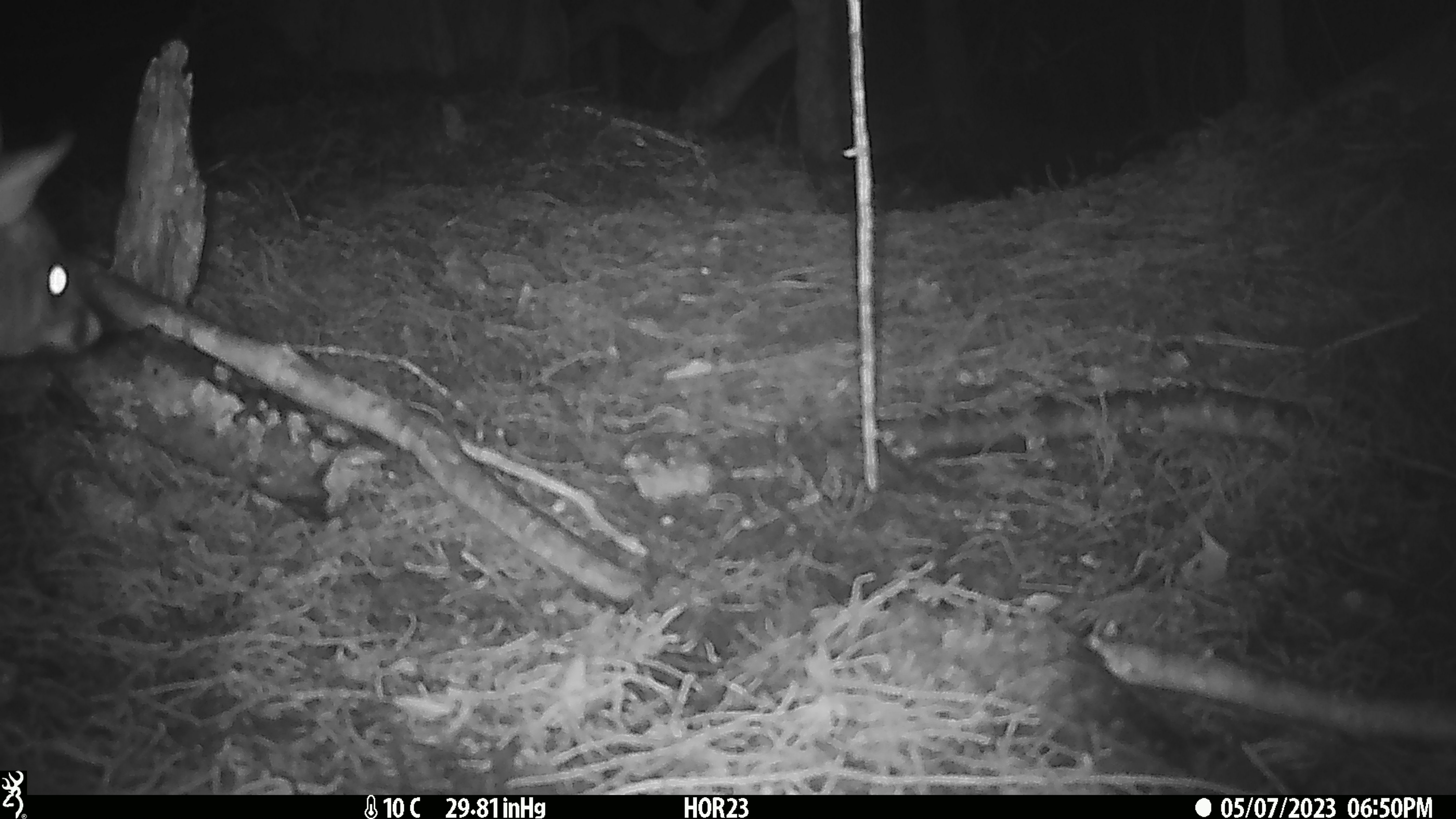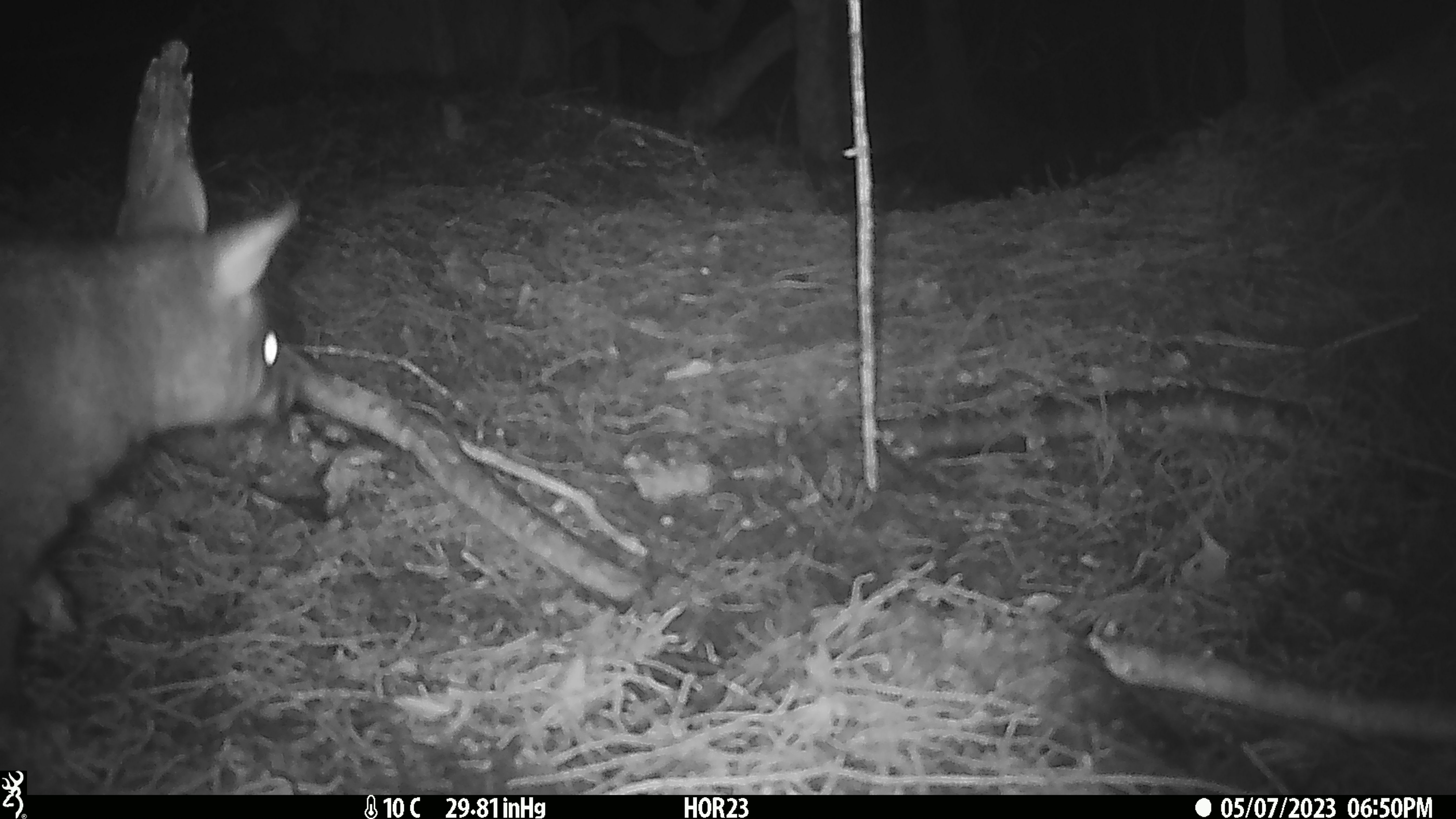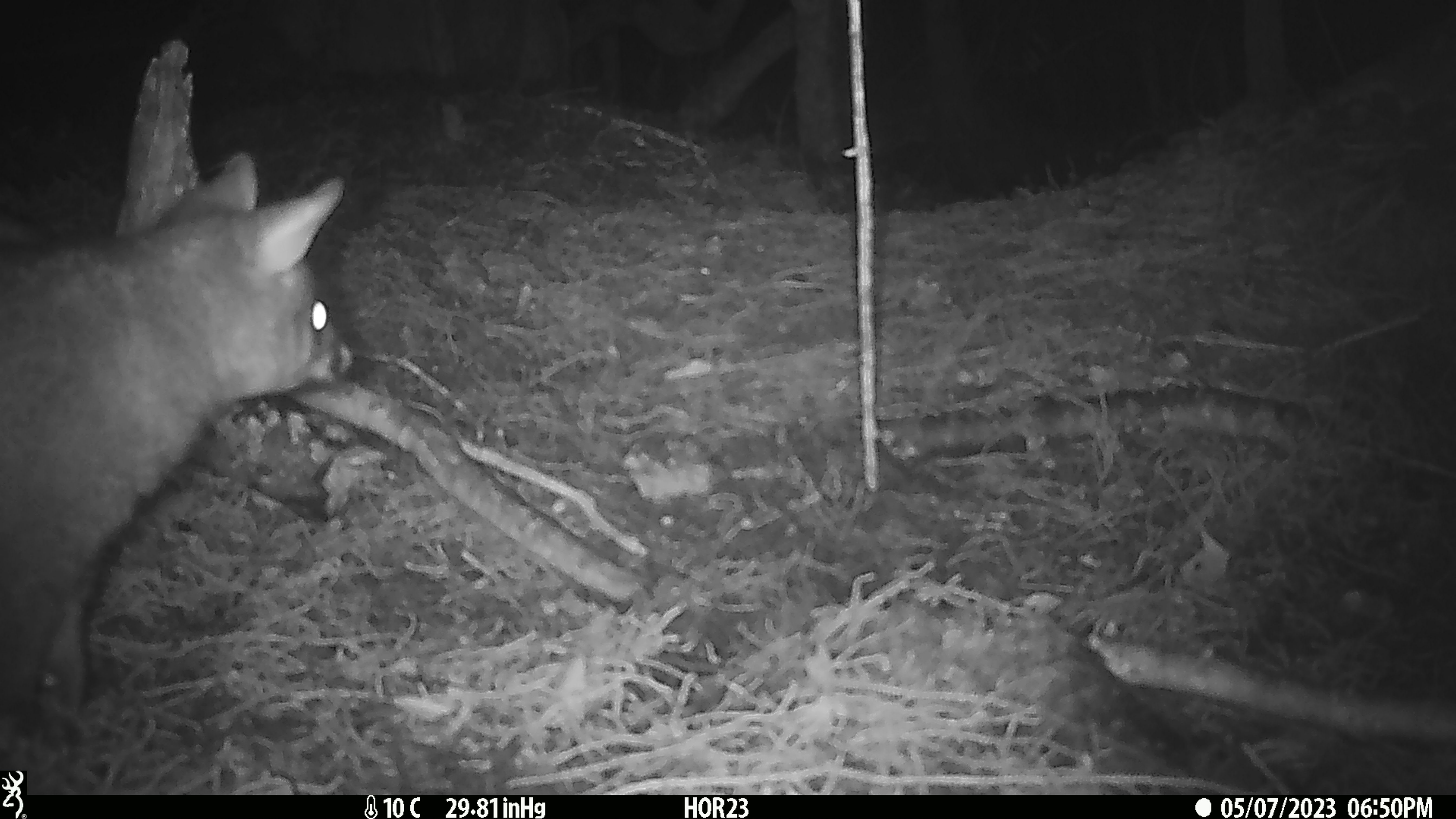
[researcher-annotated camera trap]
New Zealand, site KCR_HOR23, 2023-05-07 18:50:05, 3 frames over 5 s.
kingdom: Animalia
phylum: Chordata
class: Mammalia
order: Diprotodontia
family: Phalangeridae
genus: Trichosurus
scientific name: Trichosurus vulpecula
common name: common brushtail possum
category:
=-=-=
From the first line to the last, reproduce the listing above exactly, leaving the pictures out.

▶ _SOLUTION_
[researcher-annotated camera trap]
New Zealand, site KCR_HOR23, 2023-05-07 18:50:05, 3 frames over 5 s.
kingdom: Animalia
phylum: Chordata
class: Mammalia
order: Diprotodontia
family: Phalangeridae
genus: Trichosurus
scientific name: Trichosurus vulpecula
common name: common brushtail possum
category:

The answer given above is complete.